• [Extract]:
■ ■ ■ ■ ■ ■ ■

H. E. Marshall

The Adventures of La Salle

For a long time Canada was under the rule of fur-traders and companies, and it did not prosper well. The whole people did not number two thousand. Most of those lived in Quebec, Montreal, and Three Rivers, and in the forts, scattered and few, stretching inland along the banks of the river St. Lawrence to the great lakes. But in 1663 Canada was made a crown colony, and King Louis XIV. took the ruling into his own hands.

Canada was now ruled by a Governor, a Bishop, and a third man called an Intendant. One of the Intendant's chief duties was to look after the money and see that it was properly spent. In a different way he was quite as powerful as the Governor, and the Bishop also had great power.

The Sieur de Courcelle was the first governor under the new arrangement. And now, from having utterly neglected the colony, the king began to take a great interest in it. With Courcelles came the Marquis de Tracy, the Viceroy of all King Louis' western colonies and possessions, in order that be might see for himself what the land of New France was like. He brought with him a famous regiment of soldiers called the Carignan-Callieres, from the names of two of their leaders. They were the first real soldiers that had ever come to Canada. Besides the soldiers, the marquess brought many settlers and a great train of servants and courtiers.

In a day the population of Canada was doubled. Fresh life seemed to have been poured into the colony. The towns were gay with courtiers in ribbons, lace, and feathers, through the trackless woods marched the brightly-clad soldiers of the line. But though they seemed gorgeous as peacocks, they were brave as lions. Soon the pride of the Iroquois was humbled. The white man was no longer bullied by haughty, half-naked savages, and for twenty years Canada had peace from the RedMan.

Louis de Baude, Count Frontenac, was one of the greatest of the governors of New France. Next to that of Champlain, his name is perhaps the best remembered in the history of the colony. He was the first man who tried to give the people of Canada freedom. Until Frontenac came, the people had no say in ruling. Now the governor tried to form a parliament. He asked the townspeople to come to talk about the affairs of the colony together with the priests and nobles. But when the French king heard about it, he was very angry. He did not wish the people to be free. He wished to keep all the power in his own hands, and Count Frontenac was forbidden to call his little parliament together again.

Although Frontenac was not allowed to do all he wished, he was a very powerful ruler. But he was proud and haughty, and often quarrelled with the Intendant and with the Bishop. The Indians, however, dreaded and respected him more than any other "Onontio," as they called the white rulers.

Onontio means "great mountain" in the Indian language. One of the governors of New France had been called Montmagny. The Indians had been told that in the French language that meant Great Mountain, and from his name they called all the governors who came after him, Onontio or Great Mountain.

But never had Onontio been respected as Frontenac was respected. The Indians felt that he was their master. He would not call their great chiefs "Brother," as other rulers had done. He called them his children and he was their Great Father. Yet though they feared him, they loved him too, for he would laugh and jest with them, play with their children, and give their wives strings of beautiful beads. Then, too, at times he would paint his face and dress himself like an Indian chief, and with tomahawk in hand would lead the war-dance; or again he would sit by the council fire making speeches as fine as any savage warrior.

■ ■ ■ ■ ■ ■ ■

• [Supplied records]:
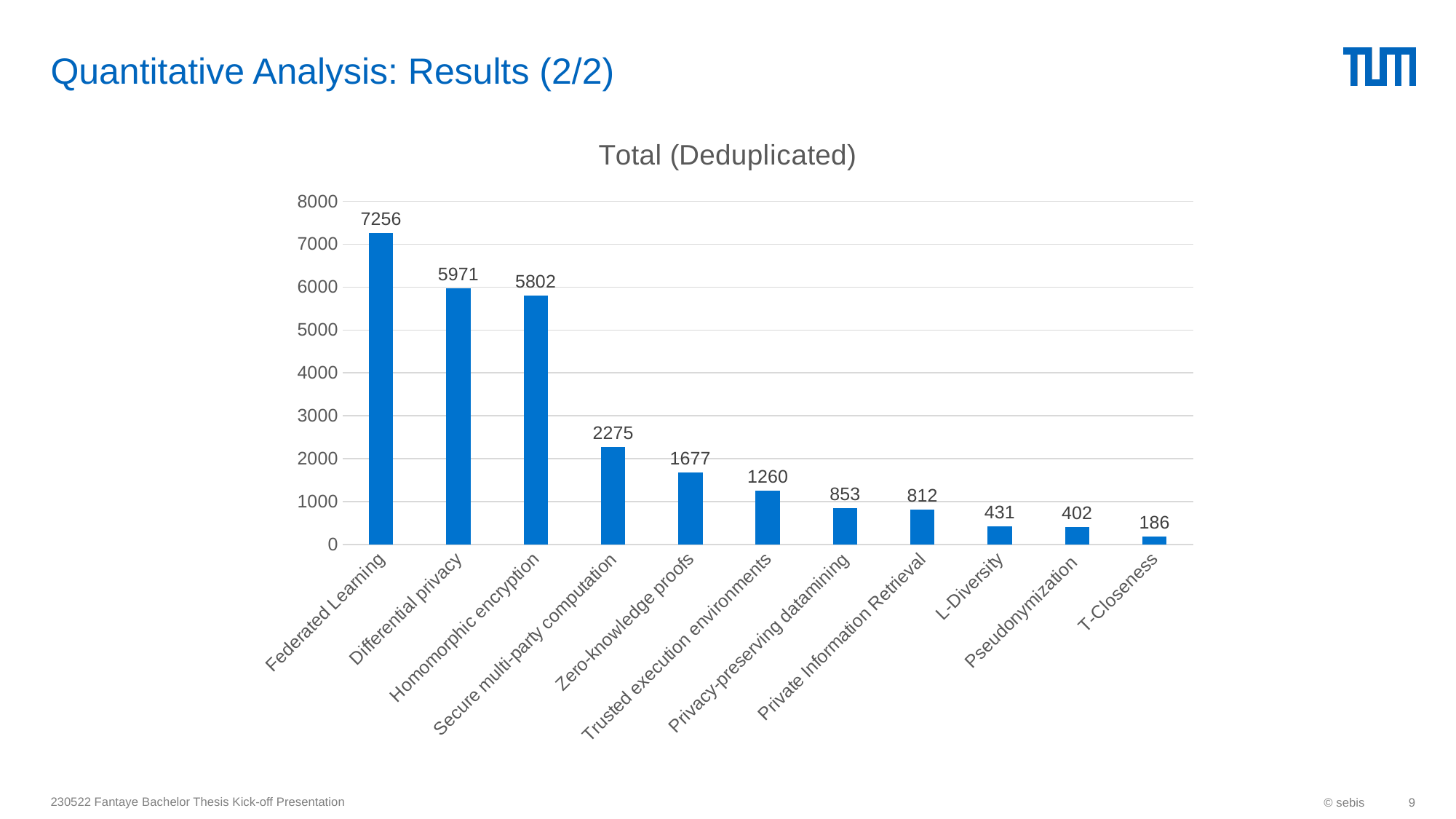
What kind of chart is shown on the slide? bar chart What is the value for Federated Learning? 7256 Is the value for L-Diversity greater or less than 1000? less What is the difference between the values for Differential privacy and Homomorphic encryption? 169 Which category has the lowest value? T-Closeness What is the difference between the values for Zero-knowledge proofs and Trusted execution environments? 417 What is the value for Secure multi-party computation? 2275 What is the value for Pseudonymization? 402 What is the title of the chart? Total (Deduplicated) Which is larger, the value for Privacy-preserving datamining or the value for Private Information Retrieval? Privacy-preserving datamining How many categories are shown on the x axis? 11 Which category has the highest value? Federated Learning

■ ■ ■ ■ ■ ■ ■

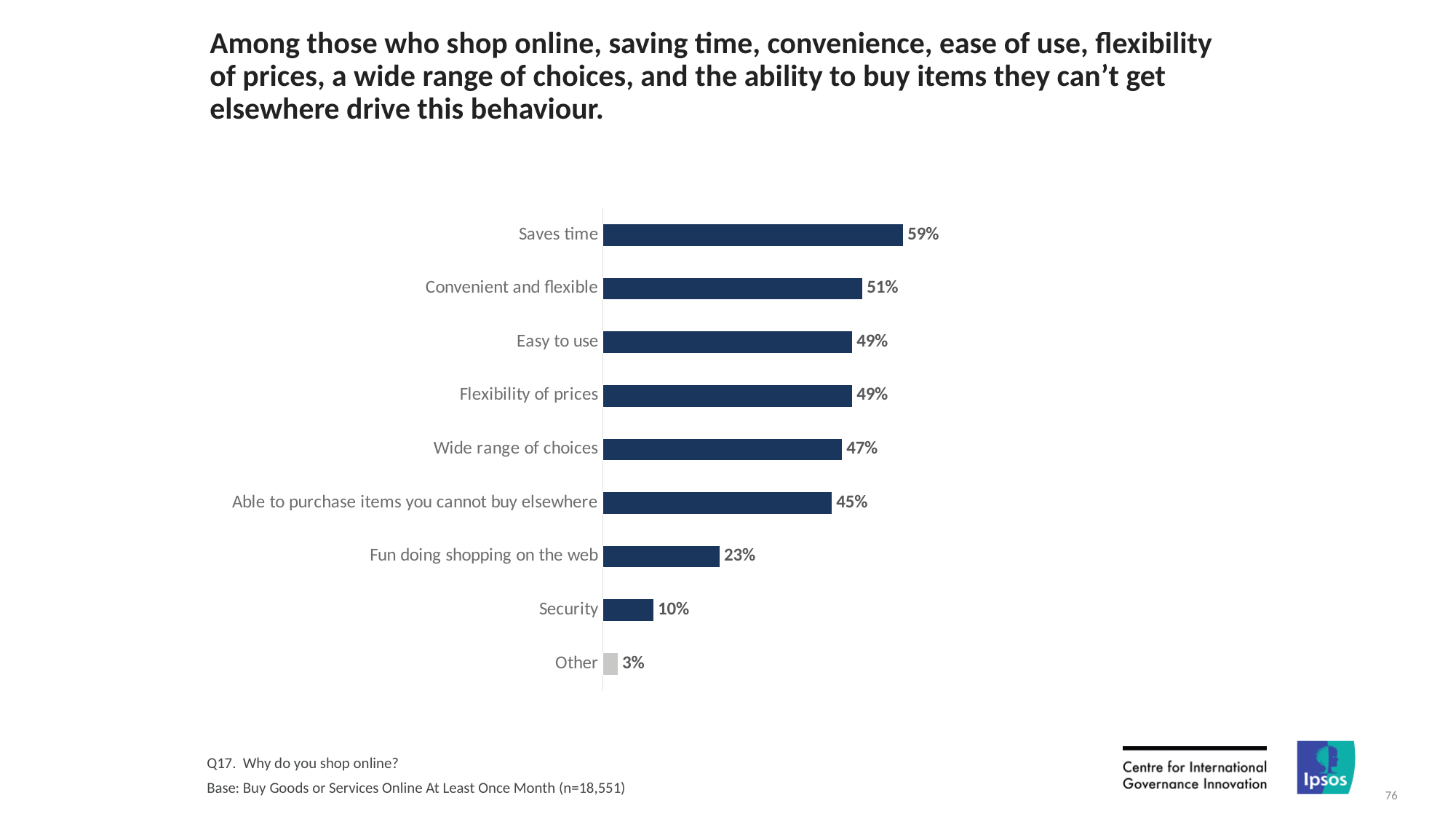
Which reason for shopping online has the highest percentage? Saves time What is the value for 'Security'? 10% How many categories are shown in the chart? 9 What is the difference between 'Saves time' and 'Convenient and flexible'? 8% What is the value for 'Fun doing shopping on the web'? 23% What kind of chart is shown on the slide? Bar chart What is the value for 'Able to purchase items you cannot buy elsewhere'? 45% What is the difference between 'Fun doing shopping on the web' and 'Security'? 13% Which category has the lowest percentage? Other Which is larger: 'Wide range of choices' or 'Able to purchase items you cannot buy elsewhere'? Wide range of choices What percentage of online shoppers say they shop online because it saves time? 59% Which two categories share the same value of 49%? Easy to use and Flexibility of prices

■ ■ ■ ■ ■ ■ ■

• [List of tasks]:
- A) Render the following sentence from the account of New France's governors into Spanish: "One of the Intendant's chief duties was to look after the money and see that it was properly spent."
- B) According to the account of New France's governors, what does the word "Onontio" mean in the Indian language?
- C) Continue the account of New France's governors, picking up after its final sentence.

• [Answers given]:
- A) Uno de los principales deberes del Intendente era ocuparse del dinero y asegurarse de que se gastara debidamente.

- B) It means "great mountain."

- C)
It was while Frontenac was ruler that the great time of Canadian exploration began. In spite of both French and British colonies, little was known of the vast continent of America. The French forts stretched inland along the river St. Lawrence to the great lakes; the British crept along the seashore from Florida in the south to Acadie in the north, and were shut out from the great west by the Alleghany Mountains. But what was behind and beyond none knew.

The British, when they went to live in the New World became fishermen and farmers, settling down quickly to a peaceful home life. Not so the Frenchmen. Priest, soldier, or colonists, each seemed filled with the roving spirit of the forest, the desire for adventure and the thirst for knowledge and conquest. Indeed the desire for a wild and roving life became so strong in some, that they could no longer remain in towns and villages, and they wandered away into the woods to live among the Indians. They dressed like Indians and married Indian women. They were reckless, fearless men, loving the forests and the lonely lakes and rivers, and instead of taming the Redskins they themselves became almost like savages. In vain the King of France made laws forbidding the young men to wander away and live in the woods. The woods called them, and they could not resist the call. These men became known as "wanderers of the woods," or, in the French language, Coureurs de bois.

These forest adventurers were great fur-traders. They knew all the haunts and habits of the wild animals. They read the signs of sky and wood as we might read a book. In winter, alone across the trackless snow, they found their way. In summer the pathless forest had no terrors for them. They were warriors and explorers as well as trackers and traders. Lawless and brave, they were looked upon as outlaws, and sometimes in battles they might be seen fighting for Indians, sometimes for the French.

"Give me freedom, give me space,

Give me the open air and sky,

With the dean wind in my face

Where the quiet mountains lie.


I am sick of roofs and floors,

Naught will heal me but to roam;

Open me the forest doors,

Let the green world take me home.


I am sick of streets and noise,

Narrow ways and cramping creeds;

Give me back the simpler joys;

Nothing else my spirit needs.


For the road goes up and the road goes down,

And the years go over and by,

And soon will the longest day be past,

Soon I must lay me down."

When these wanderers of the woods came to the towns to sell their furs, they brought with them many wonderful stories of the sights they had seen far in the unknown wilds. Among other things, they talked of a "great water" of which the Indians told wonderful tales. They called it the Mississippi or Father of Waters. Then men began to ask what this great water was. Was it perhaps the fabled passage to the Indies, which many a brave sailor had given his life to find? If it could be found, would it lead at last to the Vermilion Sea, to China, to the spice lands, and the glories of the East?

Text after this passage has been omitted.